I tried it out to get a feeling for it, comparing it with a TH1F when only filling one bin:
TH1F hf{"h1", "title", n, -2.5, 2.5};
TH1K hk{"h2", "title", n, -2.5, 2.5};
std::vector<double> vals{-0.1, +0.1};
for (double x : vals) {
hk.Fill(x);
hf.Fill(x);
}
TAxis *xaxis = hk.GetXaxis();
for (int i = 1; i <= n; ++i) {
double xmin = xaxis->GetBinLowEdge(i);
double xmax = xaxis->GetBinUpEdge(i);
std::cout << "bin " << i
<< " [" << xmin << ", " << xmax << "] : "
<< hf.GetBinContent(i) << " : "
<< hk.GetBinContent(i) << std::endl;
}
std::cout << "TH1F sum : " << hf.GetSumOfWeights()
<< " (sumw2 = " << hf.GetSumw2()->GetSum() << ")" << std::endl;
std::cout << "TH1K sum : " << hk.GetSumOfWeights()
<< " (sumw2 = " << hk.GetSumw2()->GetSum() << ")" << std::endl;
The result is:
bin 1 [-2.5, -1.5] : 0.0 : 0.175439
bin 2 [-1.5, -0.5] : 0.0 : 0.606061
bin 3 [-0.5, 0.5] : 2.0 : 6.66667
bin 4 [ 0.5, 1.5] : 0.0 : 0.606061
bin 5 [ 1.5, 2.5] : 0.0 : 0.1754
TH1F sum : 2 (sumw2 = 0)
TH1K sum : 8.22966 (sumw2 = 0)
What is going on? I see that the neighboring bins have non-zero bin content, which makes sense because the bins are smeared using the K Neighbours method. But if the content is smeared, the content of the central bin should be strictly less than the content of the original histogram. Also, I would expect the normalization to be consistent.

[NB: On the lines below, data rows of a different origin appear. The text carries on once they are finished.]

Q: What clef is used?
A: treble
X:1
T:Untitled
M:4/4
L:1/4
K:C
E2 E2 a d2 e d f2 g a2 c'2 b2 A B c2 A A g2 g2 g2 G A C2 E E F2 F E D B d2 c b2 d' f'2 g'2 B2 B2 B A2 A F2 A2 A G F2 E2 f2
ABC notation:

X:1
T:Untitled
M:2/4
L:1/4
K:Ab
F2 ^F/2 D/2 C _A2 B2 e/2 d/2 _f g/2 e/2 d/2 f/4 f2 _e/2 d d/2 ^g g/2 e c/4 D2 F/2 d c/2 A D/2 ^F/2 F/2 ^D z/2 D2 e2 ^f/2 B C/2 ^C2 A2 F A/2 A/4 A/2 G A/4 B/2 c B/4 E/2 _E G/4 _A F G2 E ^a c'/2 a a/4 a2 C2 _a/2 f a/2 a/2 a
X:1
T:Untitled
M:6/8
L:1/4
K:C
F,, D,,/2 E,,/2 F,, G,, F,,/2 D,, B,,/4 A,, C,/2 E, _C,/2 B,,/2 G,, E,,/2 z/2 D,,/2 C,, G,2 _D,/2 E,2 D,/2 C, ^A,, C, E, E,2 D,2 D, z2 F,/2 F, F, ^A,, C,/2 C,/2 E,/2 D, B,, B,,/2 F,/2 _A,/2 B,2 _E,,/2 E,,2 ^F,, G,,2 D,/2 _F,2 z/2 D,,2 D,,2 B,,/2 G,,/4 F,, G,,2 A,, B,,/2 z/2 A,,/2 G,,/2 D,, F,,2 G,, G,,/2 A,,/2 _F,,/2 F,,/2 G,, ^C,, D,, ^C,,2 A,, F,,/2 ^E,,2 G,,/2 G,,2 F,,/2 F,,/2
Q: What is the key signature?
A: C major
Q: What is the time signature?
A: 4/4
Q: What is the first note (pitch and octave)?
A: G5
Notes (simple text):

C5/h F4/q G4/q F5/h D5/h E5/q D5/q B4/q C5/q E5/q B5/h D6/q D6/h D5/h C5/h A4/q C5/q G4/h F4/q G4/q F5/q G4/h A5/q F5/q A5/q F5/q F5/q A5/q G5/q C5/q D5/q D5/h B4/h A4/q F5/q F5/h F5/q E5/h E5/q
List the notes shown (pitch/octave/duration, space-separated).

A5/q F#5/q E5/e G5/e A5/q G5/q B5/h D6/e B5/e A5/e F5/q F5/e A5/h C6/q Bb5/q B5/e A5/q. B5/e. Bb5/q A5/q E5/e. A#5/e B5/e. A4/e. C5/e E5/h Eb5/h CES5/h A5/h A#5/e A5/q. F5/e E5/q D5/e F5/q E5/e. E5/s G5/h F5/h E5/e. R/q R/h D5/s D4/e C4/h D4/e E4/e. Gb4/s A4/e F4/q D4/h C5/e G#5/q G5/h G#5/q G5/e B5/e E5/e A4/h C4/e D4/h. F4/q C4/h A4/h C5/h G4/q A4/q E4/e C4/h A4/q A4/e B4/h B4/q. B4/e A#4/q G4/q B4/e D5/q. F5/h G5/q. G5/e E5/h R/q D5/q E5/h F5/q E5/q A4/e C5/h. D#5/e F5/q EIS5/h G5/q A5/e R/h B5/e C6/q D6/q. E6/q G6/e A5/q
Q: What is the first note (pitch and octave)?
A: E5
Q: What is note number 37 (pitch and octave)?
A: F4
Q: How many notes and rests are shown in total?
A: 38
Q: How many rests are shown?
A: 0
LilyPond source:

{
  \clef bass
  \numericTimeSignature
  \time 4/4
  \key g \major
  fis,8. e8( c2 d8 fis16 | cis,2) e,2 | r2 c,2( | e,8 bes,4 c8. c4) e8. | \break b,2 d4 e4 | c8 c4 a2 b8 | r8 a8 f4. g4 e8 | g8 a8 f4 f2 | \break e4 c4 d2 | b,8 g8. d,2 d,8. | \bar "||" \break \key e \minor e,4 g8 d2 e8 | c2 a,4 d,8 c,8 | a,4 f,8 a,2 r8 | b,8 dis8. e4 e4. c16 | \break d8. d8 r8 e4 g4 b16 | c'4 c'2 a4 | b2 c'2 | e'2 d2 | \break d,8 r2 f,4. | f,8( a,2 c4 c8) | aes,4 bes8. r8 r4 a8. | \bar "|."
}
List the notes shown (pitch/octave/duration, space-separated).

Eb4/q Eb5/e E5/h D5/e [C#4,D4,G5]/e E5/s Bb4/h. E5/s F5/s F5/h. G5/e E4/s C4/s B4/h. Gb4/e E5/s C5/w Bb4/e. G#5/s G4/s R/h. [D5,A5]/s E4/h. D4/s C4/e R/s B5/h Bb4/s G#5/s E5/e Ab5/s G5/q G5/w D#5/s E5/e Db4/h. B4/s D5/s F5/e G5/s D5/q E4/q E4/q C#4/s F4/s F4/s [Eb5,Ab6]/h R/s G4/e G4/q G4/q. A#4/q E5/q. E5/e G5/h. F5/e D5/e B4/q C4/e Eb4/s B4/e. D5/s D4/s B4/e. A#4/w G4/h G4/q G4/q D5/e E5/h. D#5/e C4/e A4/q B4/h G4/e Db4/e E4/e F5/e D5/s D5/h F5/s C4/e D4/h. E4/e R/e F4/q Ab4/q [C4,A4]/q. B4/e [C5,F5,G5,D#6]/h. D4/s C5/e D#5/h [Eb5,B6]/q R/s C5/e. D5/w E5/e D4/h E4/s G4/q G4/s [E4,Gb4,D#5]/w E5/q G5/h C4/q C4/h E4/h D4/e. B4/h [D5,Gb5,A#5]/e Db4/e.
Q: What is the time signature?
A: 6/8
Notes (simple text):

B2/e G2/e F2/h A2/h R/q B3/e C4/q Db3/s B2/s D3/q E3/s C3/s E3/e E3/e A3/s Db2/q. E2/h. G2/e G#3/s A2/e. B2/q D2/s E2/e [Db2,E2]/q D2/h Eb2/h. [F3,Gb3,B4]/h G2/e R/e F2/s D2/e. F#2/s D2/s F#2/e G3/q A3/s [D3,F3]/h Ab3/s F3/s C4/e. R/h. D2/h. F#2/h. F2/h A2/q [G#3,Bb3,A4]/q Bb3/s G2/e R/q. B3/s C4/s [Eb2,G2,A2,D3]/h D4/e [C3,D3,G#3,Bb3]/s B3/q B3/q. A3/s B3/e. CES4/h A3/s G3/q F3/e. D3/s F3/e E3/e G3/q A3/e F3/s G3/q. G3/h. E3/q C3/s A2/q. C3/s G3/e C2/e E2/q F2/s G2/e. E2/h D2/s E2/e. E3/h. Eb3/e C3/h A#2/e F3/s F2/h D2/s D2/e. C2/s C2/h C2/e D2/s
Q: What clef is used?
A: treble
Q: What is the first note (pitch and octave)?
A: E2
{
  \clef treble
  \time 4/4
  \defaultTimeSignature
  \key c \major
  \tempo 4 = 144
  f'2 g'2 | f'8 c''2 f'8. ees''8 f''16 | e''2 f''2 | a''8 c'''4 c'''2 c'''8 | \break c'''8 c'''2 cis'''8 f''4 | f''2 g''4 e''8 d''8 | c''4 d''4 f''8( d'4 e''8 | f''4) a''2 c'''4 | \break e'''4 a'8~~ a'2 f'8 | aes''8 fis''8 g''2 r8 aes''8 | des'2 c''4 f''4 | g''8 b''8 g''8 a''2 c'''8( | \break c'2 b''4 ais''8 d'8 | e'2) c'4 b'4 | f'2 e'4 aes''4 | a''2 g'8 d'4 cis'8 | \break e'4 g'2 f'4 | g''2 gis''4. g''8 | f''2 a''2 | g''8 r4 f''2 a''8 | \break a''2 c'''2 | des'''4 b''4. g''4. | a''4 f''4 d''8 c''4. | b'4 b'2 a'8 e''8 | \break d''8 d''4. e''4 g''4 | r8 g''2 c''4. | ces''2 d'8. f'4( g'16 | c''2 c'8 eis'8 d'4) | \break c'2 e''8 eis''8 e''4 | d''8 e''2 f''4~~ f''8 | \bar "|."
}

I ran ROOT versions back to 6.26, and they all have this behavior.
With this blown-up bin content, does the TH1K even give the right fit results? I think it will underestimate the statistical uncertainties, as it artificially has increased stats without storing custom sum-of-weights-squared to correct to the original statistical power.
Given these flaws and that nobody complained about them, I presume we should deprecate and remove this statistically unsafe TH1K class (unless I am missing something?).